▶ [GIVEN EXERCISE]: Extract every line from the items below that contains the word "distant".

▶ [RECORDS FOR PROCESSING]:
────

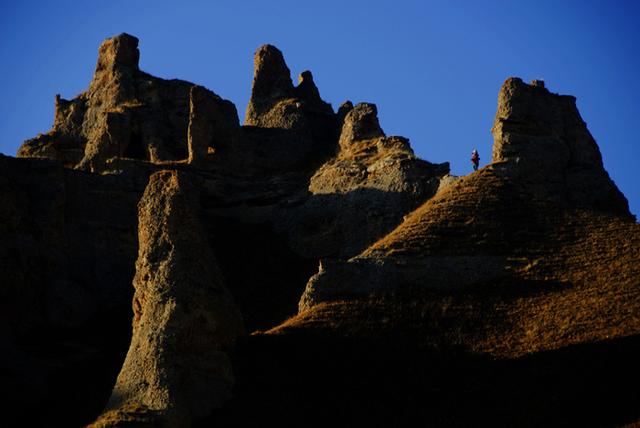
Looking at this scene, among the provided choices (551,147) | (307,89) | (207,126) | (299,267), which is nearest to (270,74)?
(307,89)

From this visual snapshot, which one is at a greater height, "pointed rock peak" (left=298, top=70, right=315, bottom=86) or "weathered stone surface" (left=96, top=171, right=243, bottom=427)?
"pointed rock peak" (left=298, top=70, right=315, bottom=86)

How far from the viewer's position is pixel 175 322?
47844 millimetres

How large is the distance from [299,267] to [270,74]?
18.2m

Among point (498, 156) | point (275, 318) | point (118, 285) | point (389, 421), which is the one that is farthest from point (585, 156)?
point (389, 421)

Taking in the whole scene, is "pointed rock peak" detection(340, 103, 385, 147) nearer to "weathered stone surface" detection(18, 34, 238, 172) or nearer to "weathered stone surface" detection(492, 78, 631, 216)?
"weathered stone surface" detection(18, 34, 238, 172)

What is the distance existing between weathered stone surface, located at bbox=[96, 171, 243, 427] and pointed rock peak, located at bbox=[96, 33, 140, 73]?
3151 centimetres

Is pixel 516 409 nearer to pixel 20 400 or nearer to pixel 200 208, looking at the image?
pixel 20 400

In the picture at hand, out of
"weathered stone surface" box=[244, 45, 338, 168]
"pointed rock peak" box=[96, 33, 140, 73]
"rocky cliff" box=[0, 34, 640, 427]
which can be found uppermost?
"pointed rock peak" box=[96, 33, 140, 73]

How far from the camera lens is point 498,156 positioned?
6456 cm

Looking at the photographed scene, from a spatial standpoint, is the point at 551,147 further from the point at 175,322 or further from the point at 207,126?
the point at 175,322

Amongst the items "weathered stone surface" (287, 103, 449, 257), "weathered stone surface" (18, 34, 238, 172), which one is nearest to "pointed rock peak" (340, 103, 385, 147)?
"weathered stone surface" (287, 103, 449, 257)

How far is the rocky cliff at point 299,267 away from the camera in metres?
47.6

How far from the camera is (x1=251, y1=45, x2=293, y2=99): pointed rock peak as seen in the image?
3231 inches

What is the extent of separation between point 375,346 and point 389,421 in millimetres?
3897
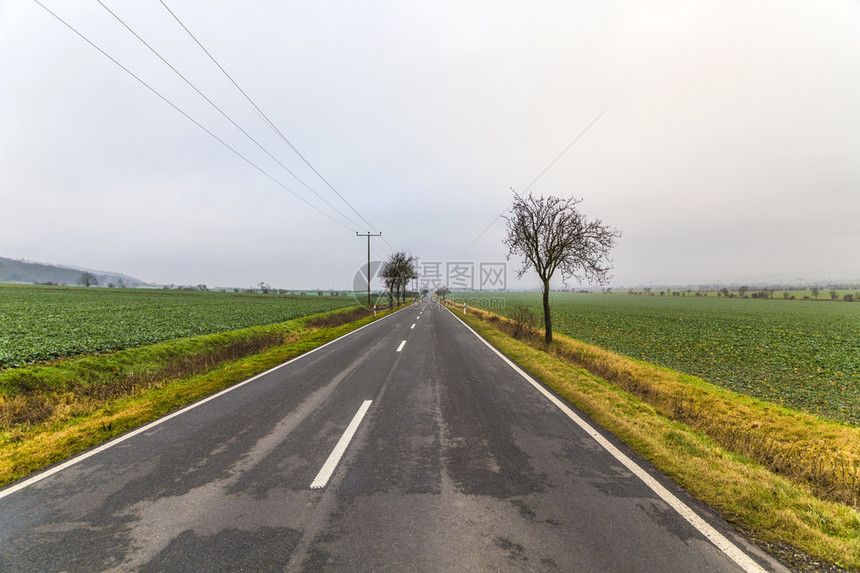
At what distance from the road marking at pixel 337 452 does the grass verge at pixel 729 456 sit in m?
4.05

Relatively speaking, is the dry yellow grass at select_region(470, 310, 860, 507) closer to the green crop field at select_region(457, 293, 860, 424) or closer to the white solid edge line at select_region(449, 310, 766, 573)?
the green crop field at select_region(457, 293, 860, 424)

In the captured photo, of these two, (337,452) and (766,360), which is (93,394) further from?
(766,360)

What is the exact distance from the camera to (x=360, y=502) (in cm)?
311

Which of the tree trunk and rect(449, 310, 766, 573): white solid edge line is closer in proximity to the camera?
rect(449, 310, 766, 573): white solid edge line

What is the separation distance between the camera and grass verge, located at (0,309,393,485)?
439 cm

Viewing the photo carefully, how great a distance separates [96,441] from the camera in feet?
14.8

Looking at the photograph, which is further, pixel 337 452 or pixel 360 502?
pixel 337 452

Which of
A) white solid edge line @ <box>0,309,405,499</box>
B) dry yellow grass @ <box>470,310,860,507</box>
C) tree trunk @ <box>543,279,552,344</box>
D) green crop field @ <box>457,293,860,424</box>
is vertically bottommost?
green crop field @ <box>457,293,860,424</box>

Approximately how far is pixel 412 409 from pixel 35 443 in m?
5.60

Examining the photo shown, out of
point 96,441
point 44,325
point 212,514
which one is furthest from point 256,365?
point 44,325

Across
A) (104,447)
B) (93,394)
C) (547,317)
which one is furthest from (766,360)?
(93,394)

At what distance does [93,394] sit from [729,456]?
39.9 feet

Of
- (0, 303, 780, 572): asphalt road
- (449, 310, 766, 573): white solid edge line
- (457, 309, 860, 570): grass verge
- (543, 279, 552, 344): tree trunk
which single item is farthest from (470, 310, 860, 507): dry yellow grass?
(543, 279, 552, 344): tree trunk

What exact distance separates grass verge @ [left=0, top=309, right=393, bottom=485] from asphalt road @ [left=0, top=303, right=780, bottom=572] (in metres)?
0.66
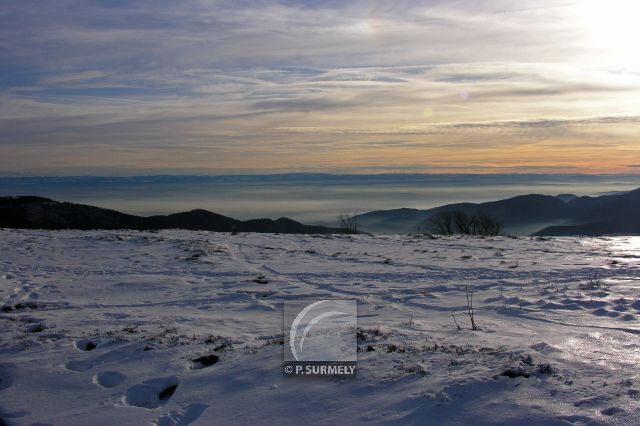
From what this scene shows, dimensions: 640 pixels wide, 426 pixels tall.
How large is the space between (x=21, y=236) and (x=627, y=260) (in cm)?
2492

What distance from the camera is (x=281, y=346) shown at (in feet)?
23.8

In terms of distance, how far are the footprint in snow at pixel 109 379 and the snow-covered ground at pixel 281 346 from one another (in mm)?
24

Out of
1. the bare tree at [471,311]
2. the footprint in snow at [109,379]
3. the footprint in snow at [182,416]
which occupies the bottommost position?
the footprint in snow at [182,416]

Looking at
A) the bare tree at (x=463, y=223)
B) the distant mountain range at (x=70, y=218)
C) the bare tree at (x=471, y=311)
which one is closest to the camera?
the bare tree at (x=471, y=311)

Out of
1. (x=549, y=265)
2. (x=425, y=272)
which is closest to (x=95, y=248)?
(x=425, y=272)

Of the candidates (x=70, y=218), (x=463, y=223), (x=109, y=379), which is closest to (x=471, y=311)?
(x=109, y=379)

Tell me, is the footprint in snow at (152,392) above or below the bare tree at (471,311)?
below

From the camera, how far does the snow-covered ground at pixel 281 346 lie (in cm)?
533

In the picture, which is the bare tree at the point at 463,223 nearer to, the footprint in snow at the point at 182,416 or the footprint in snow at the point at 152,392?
the footprint in snow at the point at 152,392

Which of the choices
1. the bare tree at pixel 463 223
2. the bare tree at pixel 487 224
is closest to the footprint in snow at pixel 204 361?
the bare tree at pixel 463 223

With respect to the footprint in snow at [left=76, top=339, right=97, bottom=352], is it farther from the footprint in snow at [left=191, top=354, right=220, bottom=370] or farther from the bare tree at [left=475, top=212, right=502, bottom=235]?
the bare tree at [left=475, top=212, right=502, bottom=235]

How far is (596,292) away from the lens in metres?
11.5

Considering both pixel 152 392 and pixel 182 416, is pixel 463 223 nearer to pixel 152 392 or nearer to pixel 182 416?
pixel 152 392

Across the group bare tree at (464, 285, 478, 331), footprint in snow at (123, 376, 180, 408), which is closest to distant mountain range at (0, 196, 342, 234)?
bare tree at (464, 285, 478, 331)
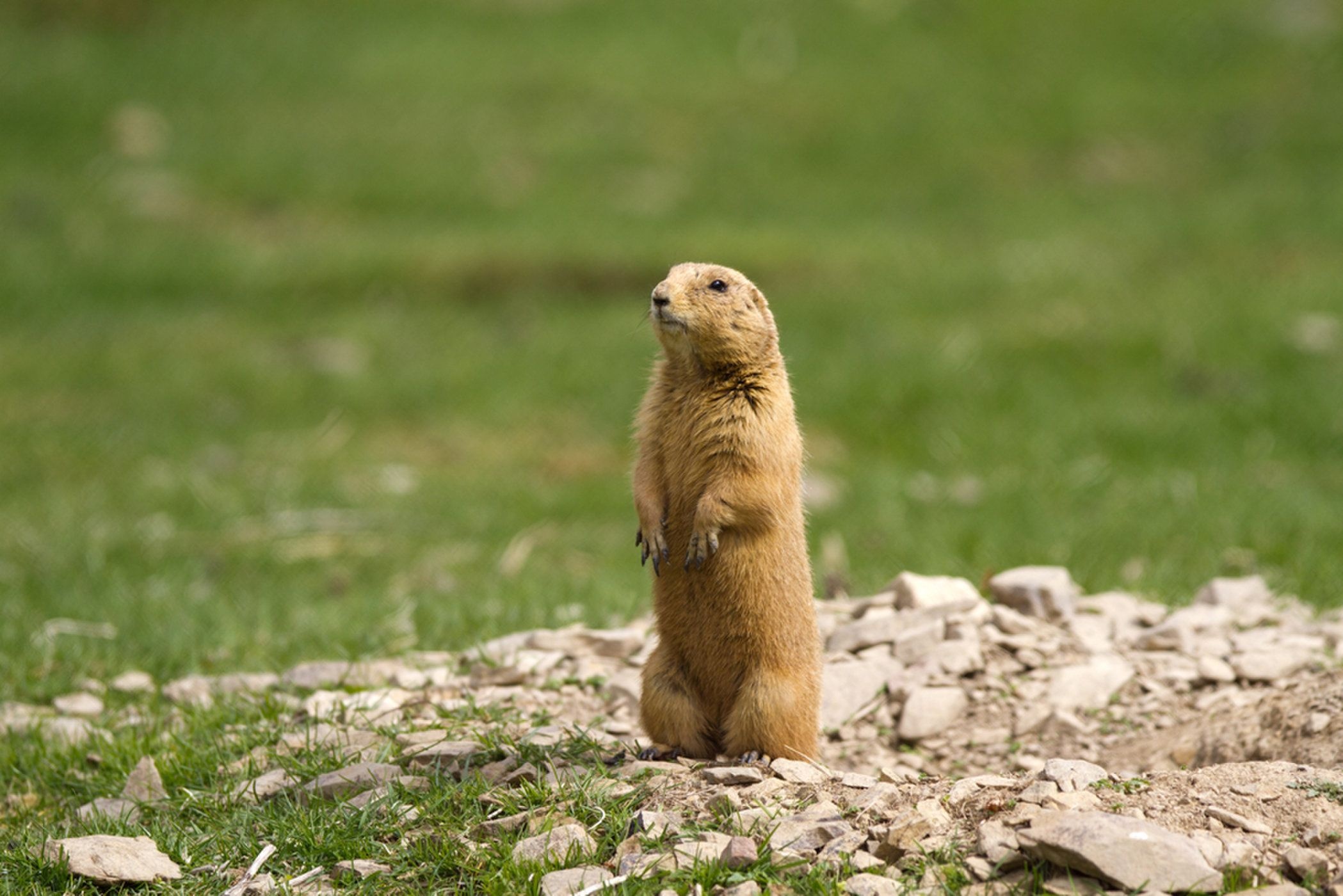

────

▶ [TASK OUTPUT]:
B) the distant mountain range at (x=70, y=218)
Across the group bare tree at (464, 285, 478, 331), footprint in snow at (123, 376, 180, 408), which is closest to distant mountain range at (0, 196, 342, 234)?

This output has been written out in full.